1c Hard and Soft Water

  • HARD and SOFT WATER: Many compounds dissolve in water without chemical change but may have a variety of consequences!
    • Water which readily gives a lather with soap (not detergents) is described as soft water.
      • Note: Detergents usually give a good lather with any water.
  • Some of these dissolved substances make the water hard.
    • This means the water does not readily give a good lather with soap and so wastes soap as well as causing a 'scum'! though it does not affect soapless detergents.
    • The 'scum' is due to the formation of insoluble calcium and magnesium salts formed by a reaction between the soap molecules and calcium and magnesium ions.
  • Most hardness is due to water containing dissolved calcium or magnesium compounds.

| What this exercise asks |
- 1) Summarize the text on hard and soft water in two sentences.
- 2) Extend the text on hard and soft water, picking up right after its final line.

| Supplied information |
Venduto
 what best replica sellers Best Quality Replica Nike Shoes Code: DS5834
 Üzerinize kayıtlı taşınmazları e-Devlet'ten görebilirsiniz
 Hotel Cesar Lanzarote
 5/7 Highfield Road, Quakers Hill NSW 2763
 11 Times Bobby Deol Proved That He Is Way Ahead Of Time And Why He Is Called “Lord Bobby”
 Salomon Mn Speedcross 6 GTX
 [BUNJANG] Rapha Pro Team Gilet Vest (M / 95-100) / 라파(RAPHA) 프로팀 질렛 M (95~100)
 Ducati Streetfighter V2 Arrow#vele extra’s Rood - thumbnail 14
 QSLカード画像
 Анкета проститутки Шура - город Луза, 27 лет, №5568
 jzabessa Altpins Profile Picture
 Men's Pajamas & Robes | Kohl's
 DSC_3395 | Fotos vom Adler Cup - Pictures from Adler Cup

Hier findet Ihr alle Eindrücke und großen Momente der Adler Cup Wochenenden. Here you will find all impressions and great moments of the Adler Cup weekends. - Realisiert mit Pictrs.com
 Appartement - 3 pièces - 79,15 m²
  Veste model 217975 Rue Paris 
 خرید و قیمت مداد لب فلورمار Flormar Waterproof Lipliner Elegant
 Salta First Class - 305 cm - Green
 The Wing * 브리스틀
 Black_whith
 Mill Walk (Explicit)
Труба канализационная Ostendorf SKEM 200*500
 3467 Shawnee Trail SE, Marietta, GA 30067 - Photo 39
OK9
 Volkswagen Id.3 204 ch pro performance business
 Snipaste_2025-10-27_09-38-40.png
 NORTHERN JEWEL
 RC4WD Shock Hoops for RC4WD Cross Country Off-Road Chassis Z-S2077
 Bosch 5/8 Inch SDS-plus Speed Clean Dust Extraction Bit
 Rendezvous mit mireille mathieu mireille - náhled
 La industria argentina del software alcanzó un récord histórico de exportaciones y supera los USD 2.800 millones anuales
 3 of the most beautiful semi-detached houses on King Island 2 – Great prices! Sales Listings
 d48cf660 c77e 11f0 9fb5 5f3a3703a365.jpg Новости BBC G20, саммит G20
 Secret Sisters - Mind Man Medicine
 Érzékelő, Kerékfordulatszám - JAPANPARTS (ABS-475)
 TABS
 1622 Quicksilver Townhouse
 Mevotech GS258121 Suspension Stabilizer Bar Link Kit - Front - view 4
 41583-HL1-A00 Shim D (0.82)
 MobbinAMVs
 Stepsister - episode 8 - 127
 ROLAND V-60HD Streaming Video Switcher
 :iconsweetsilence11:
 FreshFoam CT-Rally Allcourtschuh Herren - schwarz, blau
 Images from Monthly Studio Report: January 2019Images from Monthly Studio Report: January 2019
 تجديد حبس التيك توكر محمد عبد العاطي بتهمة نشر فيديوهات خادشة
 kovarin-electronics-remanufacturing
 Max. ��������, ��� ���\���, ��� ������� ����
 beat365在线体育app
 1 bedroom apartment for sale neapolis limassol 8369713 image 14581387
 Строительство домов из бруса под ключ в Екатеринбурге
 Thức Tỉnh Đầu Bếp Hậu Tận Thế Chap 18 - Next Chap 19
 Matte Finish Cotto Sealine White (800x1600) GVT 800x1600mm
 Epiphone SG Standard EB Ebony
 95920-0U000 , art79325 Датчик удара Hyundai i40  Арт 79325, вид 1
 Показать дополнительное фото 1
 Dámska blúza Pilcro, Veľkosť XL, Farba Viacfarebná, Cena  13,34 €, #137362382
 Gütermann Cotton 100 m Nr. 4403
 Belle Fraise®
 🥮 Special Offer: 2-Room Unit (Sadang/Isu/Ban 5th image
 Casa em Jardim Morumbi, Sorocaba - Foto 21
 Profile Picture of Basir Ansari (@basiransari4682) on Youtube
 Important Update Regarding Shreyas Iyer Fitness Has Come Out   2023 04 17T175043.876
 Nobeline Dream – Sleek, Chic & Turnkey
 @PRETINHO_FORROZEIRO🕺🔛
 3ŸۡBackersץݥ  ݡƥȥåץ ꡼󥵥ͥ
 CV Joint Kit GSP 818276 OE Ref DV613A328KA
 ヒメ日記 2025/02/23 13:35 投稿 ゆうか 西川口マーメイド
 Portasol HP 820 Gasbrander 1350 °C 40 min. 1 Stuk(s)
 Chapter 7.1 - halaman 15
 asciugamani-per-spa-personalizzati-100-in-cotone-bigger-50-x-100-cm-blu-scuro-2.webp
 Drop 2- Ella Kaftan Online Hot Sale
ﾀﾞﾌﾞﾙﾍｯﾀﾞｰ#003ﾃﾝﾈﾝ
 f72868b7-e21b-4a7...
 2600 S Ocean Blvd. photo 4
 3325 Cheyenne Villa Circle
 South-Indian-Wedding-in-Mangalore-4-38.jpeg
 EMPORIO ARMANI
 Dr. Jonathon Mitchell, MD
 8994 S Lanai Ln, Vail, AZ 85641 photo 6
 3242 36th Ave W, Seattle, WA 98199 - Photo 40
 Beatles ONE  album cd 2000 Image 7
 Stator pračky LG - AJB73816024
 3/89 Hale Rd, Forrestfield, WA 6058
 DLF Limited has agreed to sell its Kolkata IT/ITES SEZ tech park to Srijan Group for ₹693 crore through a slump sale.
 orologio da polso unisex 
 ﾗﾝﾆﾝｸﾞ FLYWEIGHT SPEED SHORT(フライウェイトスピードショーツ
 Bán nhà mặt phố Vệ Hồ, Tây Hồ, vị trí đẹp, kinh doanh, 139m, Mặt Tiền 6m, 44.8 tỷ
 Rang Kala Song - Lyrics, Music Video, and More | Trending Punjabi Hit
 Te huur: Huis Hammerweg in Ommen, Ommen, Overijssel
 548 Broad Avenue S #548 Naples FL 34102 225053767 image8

| Responses per task |
- 1) Soft water lathers readily with soap, while hard water does not, which wastes soap and forms a scum, though detergents usually lather well in any water. The scum is made of insoluble calcium and magnesium salts formed when soap reacts with calcium and magnesium ions, and most hardness comes from dissolved calcium or magnesium compounds.

- 2)
    • The hard water is formed when natural waters flow over ground or rocks containing calcium or magnesium compounds.
    • e.g. Chalk and limestone, mainly calcium carbonate CaCO3 with some magnesium carbonate too.
    • or Gypsum rock deposits, which are mainly calcium sulphate CaSO4,
    • and magnesium sulphate which was called 'Epsom Salts', formula MgSO4.7H2O, because it crystallised out of evaporated spring water from Epsom on the chalk downs of southern England.
  • Calcium sulphate (slightly soluble) and magnesium sulphate (very soluble) are washed out of rock formations.
  • Insoluble calcium carbonate (in limestone, chalk) and insoluble magnesium carbonate both dissolve in acid rainwater to form soluble hydrogencarbonates
    • e.g. naturally carbonated water (dissolved carbon dioxide makes water acidic so it reacts with the carbonate) ...
    • insoluble calcium carbonate + water + carbon dioxide ==> soluble calcium hydrogencarbonate
    • CaCO3(s) + H2O(l) + CO2(g) ==> Ca(HCO3)2(aq)
  • The simplest test for 'hardness' is to shake the water with an old fashioned 'soapy'* soap.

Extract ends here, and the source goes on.